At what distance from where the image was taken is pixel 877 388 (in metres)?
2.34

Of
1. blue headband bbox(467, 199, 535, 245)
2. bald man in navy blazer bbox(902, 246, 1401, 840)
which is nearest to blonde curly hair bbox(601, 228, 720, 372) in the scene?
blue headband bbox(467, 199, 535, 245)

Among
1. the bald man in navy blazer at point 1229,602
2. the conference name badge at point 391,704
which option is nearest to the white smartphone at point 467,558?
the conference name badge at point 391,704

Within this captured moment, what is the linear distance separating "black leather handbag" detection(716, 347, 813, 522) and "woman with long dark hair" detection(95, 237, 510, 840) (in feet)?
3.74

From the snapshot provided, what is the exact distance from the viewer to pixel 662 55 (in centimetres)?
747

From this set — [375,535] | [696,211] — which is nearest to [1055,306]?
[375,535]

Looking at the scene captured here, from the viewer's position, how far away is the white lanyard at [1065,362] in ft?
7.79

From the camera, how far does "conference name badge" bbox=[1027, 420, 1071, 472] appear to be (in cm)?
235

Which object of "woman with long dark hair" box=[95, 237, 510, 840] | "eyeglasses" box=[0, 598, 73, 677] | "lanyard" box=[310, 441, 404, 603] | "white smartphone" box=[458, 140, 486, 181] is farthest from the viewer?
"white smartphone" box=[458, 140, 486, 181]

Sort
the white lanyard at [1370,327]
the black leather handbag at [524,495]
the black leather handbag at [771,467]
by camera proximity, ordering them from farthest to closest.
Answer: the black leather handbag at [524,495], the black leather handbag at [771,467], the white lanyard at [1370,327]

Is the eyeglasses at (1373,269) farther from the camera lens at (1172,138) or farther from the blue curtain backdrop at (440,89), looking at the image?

────────────────────

- [PROMPT]: Copy out the entire listing above line for line, keeping every word, number, and mark unchanged.

- [FULL SOLUTION]:
At what distance from where the image was taken is pixel 877 388 (in metres)?
2.34

Of
1. blue headband bbox(467, 199, 535, 245)
2. bald man in navy blazer bbox(902, 246, 1401, 840)
which is nearest to blonde curly hair bbox(601, 228, 720, 372) in the scene?
blue headband bbox(467, 199, 535, 245)

Among
1. the bald man in navy blazer at point 1229,602
2. the conference name badge at point 391,704
which option is nearest to the white smartphone at point 467,558?
the conference name badge at point 391,704

Within this captured moment, what is the linear distance separating "black leather handbag" detection(716, 347, 813, 522) and "woman with long dark hair" detection(95, 237, 510, 840) (in feet)?
3.74

From the snapshot provided, what is the exact distance from the viewer to pixel 662 55 (in centimetres)?
747

From this set — [375,535] | [696,211] — which is nearest to [1055,306]?
[375,535]

Looking at the scene captured here, from the viewer's position, how far away is the white lanyard at [1065,362] in ft?
7.79

From the camera, how far does "conference name badge" bbox=[1027, 420, 1071, 472] appear to be (in cm)?
235

Which object of "woman with long dark hair" box=[95, 237, 510, 840] | "eyeglasses" box=[0, 598, 73, 677] | "lanyard" box=[310, 441, 404, 603] | "white smartphone" box=[458, 140, 486, 181] is farthest from the viewer?
"white smartphone" box=[458, 140, 486, 181]

Sort
the white lanyard at [1370,327]
the black leather handbag at [524,495]
the black leather handbag at [771,467]
by camera proximity, ordering them from farthest to closest.
Answer: the black leather handbag at [524,495], the black leather handbag at [771,467], the white lanyard at [1370,327]

Is the eyeglasses at (1373,269) farther from the camera lens at (1172,138) or farther from the blue curtain backdrop at (440,89), looking at the image?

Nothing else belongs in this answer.